Chen Zuorong, born 1965

Chen Zuorong has been doing farm work her whole life, but she isn't complaining.

The 48-year-old woman of Beibaozhuang Village in Zibo, in Shandong Province, is satisfied with her life.

In the past 12 years, Chen has brought up three daughters—the youngest of whom began university last year—and transformed her old dilapidated house with a new kitchen, three bedrooms and a new living room.

Chen's husband works with a township tobacco company and earns a monthly salary of 2,000 yuan ($321). Chen herself grows 1 mu—or roughly one sixth of an acre—of peach trees, 2 mu of corn and 1 mu of cotton and herbs. She earns around 4,000 yuan ($642) a year by selling peaches and herbs, and the corn she grows can feed her whole family.

In Chen's village, women of her age do farmwork at home while their husbands find work in the cities, mostly as construction workers with a salary of 80 to 90 yuan (about $13) a day. The husbands return to help their wives pick peaches during the harvest season.

"I have a lot of freedom. I do farmwork when I want to, and when I am tired I rest at home," Chen said.

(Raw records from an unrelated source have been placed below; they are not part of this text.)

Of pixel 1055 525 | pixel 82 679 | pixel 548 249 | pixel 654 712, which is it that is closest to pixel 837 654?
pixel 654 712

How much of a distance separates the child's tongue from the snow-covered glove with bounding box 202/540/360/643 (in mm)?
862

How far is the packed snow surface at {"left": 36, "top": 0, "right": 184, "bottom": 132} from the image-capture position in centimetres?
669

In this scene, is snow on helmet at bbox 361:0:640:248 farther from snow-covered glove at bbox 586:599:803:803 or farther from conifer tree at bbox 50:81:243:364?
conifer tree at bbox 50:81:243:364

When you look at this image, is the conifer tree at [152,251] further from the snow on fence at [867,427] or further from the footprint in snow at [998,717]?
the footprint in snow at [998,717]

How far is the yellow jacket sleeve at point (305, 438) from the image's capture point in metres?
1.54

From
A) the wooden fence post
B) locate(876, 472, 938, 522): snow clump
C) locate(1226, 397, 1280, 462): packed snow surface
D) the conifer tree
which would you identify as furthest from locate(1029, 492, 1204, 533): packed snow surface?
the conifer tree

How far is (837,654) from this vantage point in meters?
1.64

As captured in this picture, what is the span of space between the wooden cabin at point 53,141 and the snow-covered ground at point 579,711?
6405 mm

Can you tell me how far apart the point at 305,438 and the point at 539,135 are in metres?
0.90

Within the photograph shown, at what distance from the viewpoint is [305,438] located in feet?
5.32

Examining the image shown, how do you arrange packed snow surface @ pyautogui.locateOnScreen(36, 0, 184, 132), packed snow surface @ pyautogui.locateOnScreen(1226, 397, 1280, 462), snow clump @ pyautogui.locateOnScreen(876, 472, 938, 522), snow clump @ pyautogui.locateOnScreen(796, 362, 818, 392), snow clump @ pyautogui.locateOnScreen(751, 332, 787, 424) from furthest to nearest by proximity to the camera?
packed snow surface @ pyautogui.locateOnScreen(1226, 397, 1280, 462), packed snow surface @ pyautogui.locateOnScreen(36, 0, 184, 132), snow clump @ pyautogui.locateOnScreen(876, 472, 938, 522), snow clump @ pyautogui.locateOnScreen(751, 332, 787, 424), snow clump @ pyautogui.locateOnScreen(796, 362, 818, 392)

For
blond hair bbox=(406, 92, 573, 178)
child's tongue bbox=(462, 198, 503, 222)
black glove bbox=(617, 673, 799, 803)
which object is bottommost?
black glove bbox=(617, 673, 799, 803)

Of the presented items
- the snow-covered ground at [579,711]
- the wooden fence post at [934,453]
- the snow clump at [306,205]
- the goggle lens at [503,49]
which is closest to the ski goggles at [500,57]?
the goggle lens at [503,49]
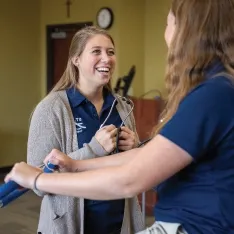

With roughly half of China's population living in the countryside, the government has been paying increasing attention to the social welfare of rural residents in recent years.

Thanks to a pension scheme implemented a few years ago, Chen now pays 300 yuan ($48) a year as a contribution and will receive a monthly pension after she turns 60.

"I feel happy because I will be paid a monthly pension like a retiree in the city," Chen said.

In the past, farmers were responsible for their own medical expenses. If a family member became seriously ill, the cost of receiving life-saving treatment could bankrupt an entire family. Now a medical insurance scheme is taking hold in rural areas, with the government's share of covering medical costs increasing every year.

Chen pays an 80-yuan ($13) annual contribution to a healthcare insurance plan that covers more than 50 percent of her medical expenses. Official statistics show that the number of people covered by the rural insurance program skyrocketed from 80 million in 2003 to nearly 900 million in 2012.

Talking of the future, Chen said she has no plans to leave the farm.

"A farmer only retires when she grows too old to do the work."